THE TASK: Quote each of the entries below word for word, leaving out the pictures.

RECORD LIST:

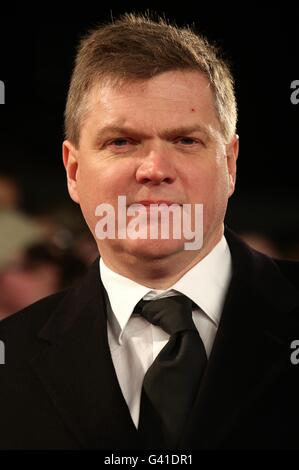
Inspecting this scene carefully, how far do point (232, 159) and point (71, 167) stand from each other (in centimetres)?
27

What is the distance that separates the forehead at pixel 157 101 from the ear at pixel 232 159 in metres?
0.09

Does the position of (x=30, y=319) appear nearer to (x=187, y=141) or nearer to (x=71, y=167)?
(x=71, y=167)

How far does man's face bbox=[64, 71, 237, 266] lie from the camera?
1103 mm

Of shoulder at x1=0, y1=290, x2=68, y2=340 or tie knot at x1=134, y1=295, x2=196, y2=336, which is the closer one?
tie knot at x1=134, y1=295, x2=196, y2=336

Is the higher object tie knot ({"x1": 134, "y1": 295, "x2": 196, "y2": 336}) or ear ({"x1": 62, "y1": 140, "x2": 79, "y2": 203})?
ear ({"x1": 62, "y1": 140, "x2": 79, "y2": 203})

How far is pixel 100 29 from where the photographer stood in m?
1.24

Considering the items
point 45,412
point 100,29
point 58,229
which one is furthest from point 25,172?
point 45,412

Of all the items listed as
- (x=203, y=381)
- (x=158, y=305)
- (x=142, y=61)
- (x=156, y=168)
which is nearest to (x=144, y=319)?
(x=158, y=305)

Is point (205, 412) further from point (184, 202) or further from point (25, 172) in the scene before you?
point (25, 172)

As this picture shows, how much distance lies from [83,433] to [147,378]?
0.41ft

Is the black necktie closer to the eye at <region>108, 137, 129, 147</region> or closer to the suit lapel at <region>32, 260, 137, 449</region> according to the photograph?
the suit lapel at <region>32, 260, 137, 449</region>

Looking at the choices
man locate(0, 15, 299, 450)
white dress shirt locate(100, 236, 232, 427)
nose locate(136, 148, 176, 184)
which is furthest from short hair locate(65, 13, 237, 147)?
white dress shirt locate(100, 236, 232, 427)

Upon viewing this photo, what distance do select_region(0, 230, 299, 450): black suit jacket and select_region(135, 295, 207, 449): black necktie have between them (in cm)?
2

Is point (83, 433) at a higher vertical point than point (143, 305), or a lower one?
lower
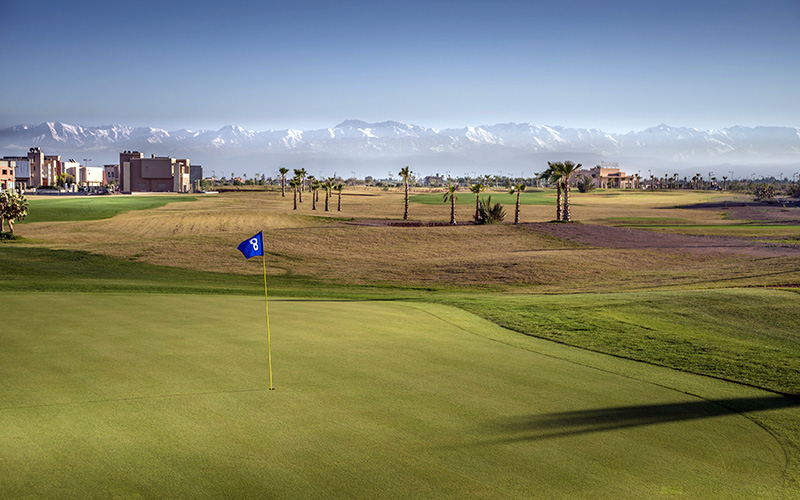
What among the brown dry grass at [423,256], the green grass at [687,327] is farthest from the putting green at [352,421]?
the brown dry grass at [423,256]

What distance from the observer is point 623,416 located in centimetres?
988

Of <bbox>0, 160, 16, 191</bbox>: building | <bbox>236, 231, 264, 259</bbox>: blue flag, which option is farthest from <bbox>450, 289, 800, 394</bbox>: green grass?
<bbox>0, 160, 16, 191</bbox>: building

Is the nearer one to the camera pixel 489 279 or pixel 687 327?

TASK SOLUTION:
Inspecting this scene carefully, how far do point (232, 159) and point (71, 167) stand from each other (in centimetres)?
27

What is the distance that separates the forehead at pixel 157 101 from the ear at pixel 232 159 in metres?
0.09

Does the position of (x=30, y=319) appear nearer to (x=187, y=141) or nearer to (x=71, y=167)?
(x=71, y=167)

How far does man's face bbox=[64, 71, 237, 266] lie from the camera?
1103 mm

Of shoulder at x1=0, y1=290, x2=68, y2=340 or tie knot at x1=134, y1=295, x2=196, y2=336, which is the closer one?
tie knot at x1=134, y1=295, x2=196, y2=336

Is the higher object tie knot ({"x1": 134, "y1": 295, "x2": 196, "y2": 336}) or ear ({"x1": 62, "y1": 140, "x2": 79, "y2": 203})?
ear ({"x1": 62, "y1": 140, "x2": 79, "y2": 203})

How far is pixel 100 29 from where the photographer stood in m?
1.24

Considering the items
point 45,412
point 100,29
point 58,229
which one is furthest from point 25,172?
point 45,412

Of all the items listed as
- (x=203, y=381)
- (x=158, y=305)
- (x=142, y=61)
- (x=156, y=168)
which is nearest to (x=144, y=319)?
(x=158, y=305)

Is point (205, 412) further from point (184, 202) or further from point (25, 172) in the scene before you?
point (25, 172)

As this picture shows, how much distance lies from [83,433] to [147,378]?
0.41ft

Is the black necktie closer to the eye at <region>108, 137, 129, 147</region> or closer to the suit lapel at <region>32, 260, 137, 449</region> according to the photograph?
the suit lapel at <region>32, 260, 137, 449</region>

Looking at the choices
man locate(0, 15, 299, 450)
white dress shirt locate(100, 236, 232, 427)
nose locate(136, 148, 176, 184)
which is furthest from short hair locate(65, 13, 237, 147)?
white dress shirt locate(100, 236, 232, 427)

Upon viewing this photo, what distance do select_region(0, 230, 299, 450): black suit jacket and select_region(135, 295, 207, 449): black necktie have between them (in cm)?
2

Is point (83, 433) at a higher vertical point than point (143, 305), or a lower one?
lower
What among the brown dry grass at [423,256], the green grass at [687,327] is farthest from the putting green at [352,421]?
the brown dry grass at [423,256]

What distance from the observer is point 623,416 located in centimetres?
988

Of <bbox>0, 160, 16, 191</bbox>: building | <bbox>236, 231, 264, 259</bbox>: blue flag, which option is farthest from <bbox>450, 289, 800, 394</bbox>: green grass?
<bbox>0, 160, 16, 191</bbox>: building

Is the nearer one to the camera pixel 489 279 or pixel 687 327?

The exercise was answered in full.